Parece porque foi a palavra usada por Slater no final da sua última bateria, no Oeste australiano, que teve tons de despedida, mas não definitiva, porque, depois de chorar e de falar num fim de ciclo, mostrou-se disponível para voltar a vestir a licra de competição como convidado para alguns eventos da WSL.
"Parece que é o fim. Se não te adaptas, não consegues sobreviver.

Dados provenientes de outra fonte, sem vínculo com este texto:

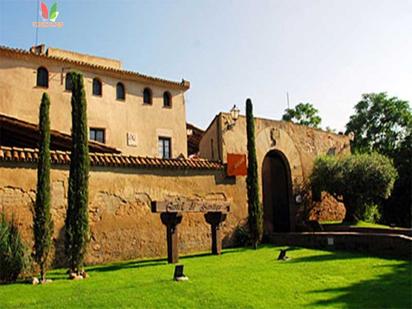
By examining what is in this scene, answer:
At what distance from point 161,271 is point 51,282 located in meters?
2.56

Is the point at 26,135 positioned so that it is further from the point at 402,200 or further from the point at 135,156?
the point at 402,200

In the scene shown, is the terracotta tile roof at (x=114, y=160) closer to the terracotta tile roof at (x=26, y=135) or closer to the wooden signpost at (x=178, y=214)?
the terracotta tile roof at (x=26, y=135)

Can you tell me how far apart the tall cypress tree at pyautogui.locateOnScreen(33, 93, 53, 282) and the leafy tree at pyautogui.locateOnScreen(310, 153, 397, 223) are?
13.1 m

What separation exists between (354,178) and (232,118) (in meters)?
6.26

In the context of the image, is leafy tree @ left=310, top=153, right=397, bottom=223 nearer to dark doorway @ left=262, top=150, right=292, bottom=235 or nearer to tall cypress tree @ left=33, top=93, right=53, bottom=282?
dark doorway @ left=262, top=150, right=292, bottom=235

Eu não estava motivado para dar 100% como todos estão agora", lançou o mestre dos mind games (jogos mentais) à WSL, acrescentando que viveu uma "vida incrível e rica em memórias".
Mas, questionado sobre se aceitaria voltar a desafiar os melhores do mundo, Kelly foi rápido e afirmativo, nomeando logo as três ondas que mais gosta, todas grandes e tubulares, pois claro: Pipeline (Havai), Teahupo'o (Taiti) e Cloudbreak (Fiji).

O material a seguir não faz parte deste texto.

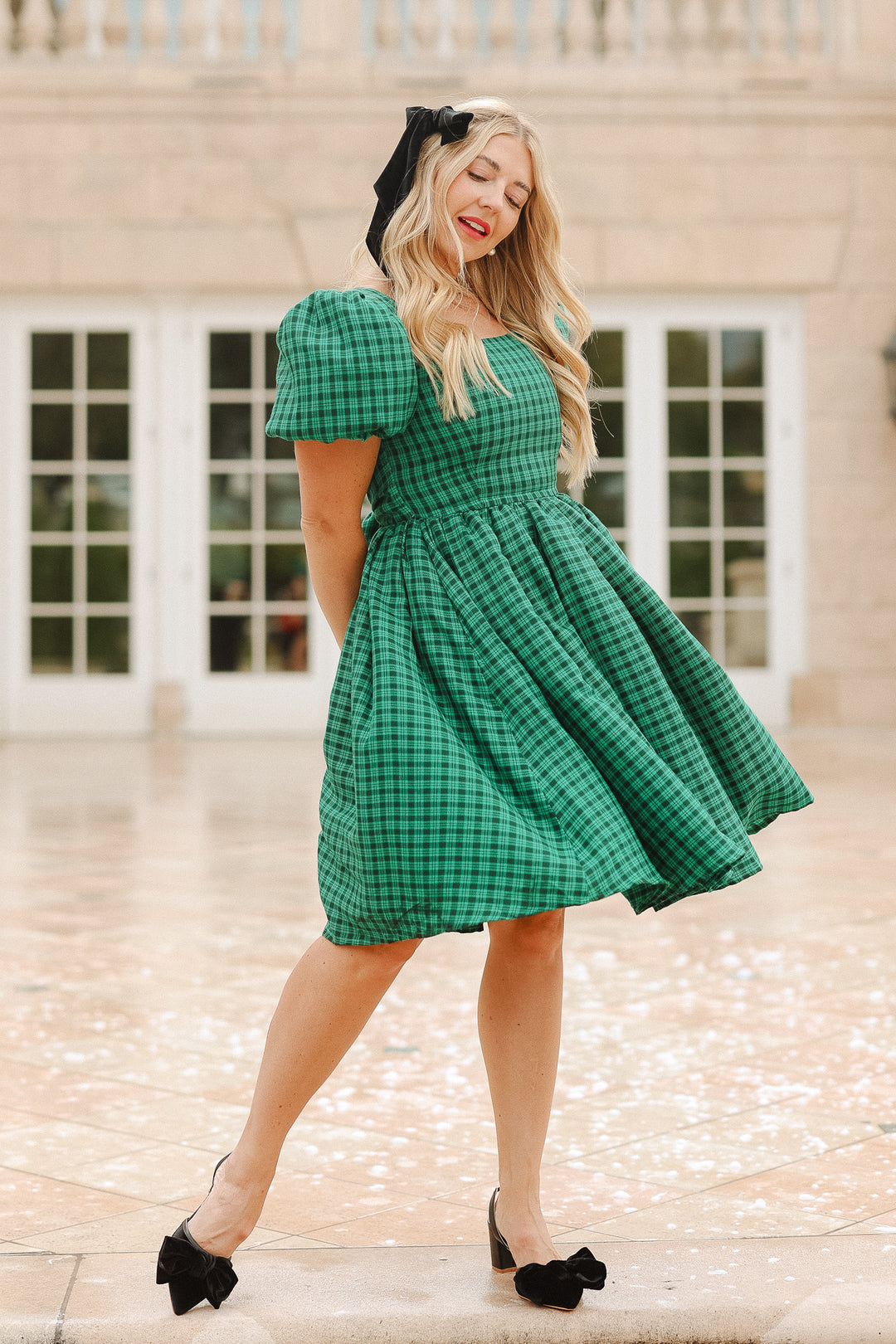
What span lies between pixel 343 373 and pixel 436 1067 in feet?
4.68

Por isso, é muito provável que volte à ação e até mais cedo do que o previsto, já que a etapa do Taiti (que venceu cinco vezes) é em maio e a de Fiji (que venceu em quatro ocasiões) é em agosto.

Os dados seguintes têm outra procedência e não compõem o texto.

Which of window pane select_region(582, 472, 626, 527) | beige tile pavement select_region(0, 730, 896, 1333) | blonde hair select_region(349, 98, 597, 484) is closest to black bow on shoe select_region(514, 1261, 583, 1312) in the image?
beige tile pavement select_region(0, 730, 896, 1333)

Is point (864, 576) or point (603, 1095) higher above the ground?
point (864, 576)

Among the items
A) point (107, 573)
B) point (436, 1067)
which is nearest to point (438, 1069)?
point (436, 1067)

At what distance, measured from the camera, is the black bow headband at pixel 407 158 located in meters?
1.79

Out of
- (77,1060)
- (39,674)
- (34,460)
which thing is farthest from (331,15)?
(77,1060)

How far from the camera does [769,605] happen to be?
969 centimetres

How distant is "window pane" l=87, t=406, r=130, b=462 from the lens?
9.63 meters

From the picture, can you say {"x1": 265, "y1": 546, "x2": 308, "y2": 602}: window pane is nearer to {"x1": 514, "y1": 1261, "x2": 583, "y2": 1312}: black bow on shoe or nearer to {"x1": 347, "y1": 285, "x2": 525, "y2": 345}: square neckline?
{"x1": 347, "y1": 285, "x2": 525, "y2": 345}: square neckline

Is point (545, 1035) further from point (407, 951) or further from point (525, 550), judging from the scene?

Quanto à onda rainha do surf mundial, Pipeline, só o rei poderia tê-la vencido oito vezes e ainda querer mais, com a curiosidade de ter obtido o seu último triunfo lá há apenas dois anos (2022), já cinquentão, precisamente 30 anos depois da sua primeira vitória no mesmo pico, o seu favorito.
Certo é que Robert Kelly Slater é global, tendo conquistado etapas nos quatro cantos do mundo: Austrália (12 vezes), Estados Unidos (11), Havai (oito), França (seis), Taiti (cinco), Fiji (quatro), África do Sul (quatro), Brasil (três), Japão (três), Porto Rico, Portugal, Espanha, Ilhas Reunião e Indonésia.
Uma carreira riquíssima em conquistas, também fora de água, já que chegou a ser ator de Hollywood, participando na icónica série televisiva Baywatch, onde conheceu Pamela Anderson, com quem teve um mediático romance.
Também teve momentos baixos, como todos os mortais, que até o levaram a fazer uma pausa na competição, entre 1998 e 2001. Como sempre, Kelly deu a volta por cima e, no momento da despedida, olhando para trás, admitiu que tudo valeu a pena.
"São tantas emoções, durante tanto tempo. Nem tudo foi cor de rosa, mas foram os melhores momentos da minha vida", resumiu o homem que não se limitou a dominar a arte do surf no mar e não descansou enquanto não criou uma piscina de ondas perfeitas, o Surf Ranch.
Para Kelly, um dos melhores desportistas de sempre, que desafiou a idade e as melhores ondas do mundo, e atravessou praticamente todas as gerações do surf profissional, não há, nem pode haver, uma reforma oficial. Slater é eterno.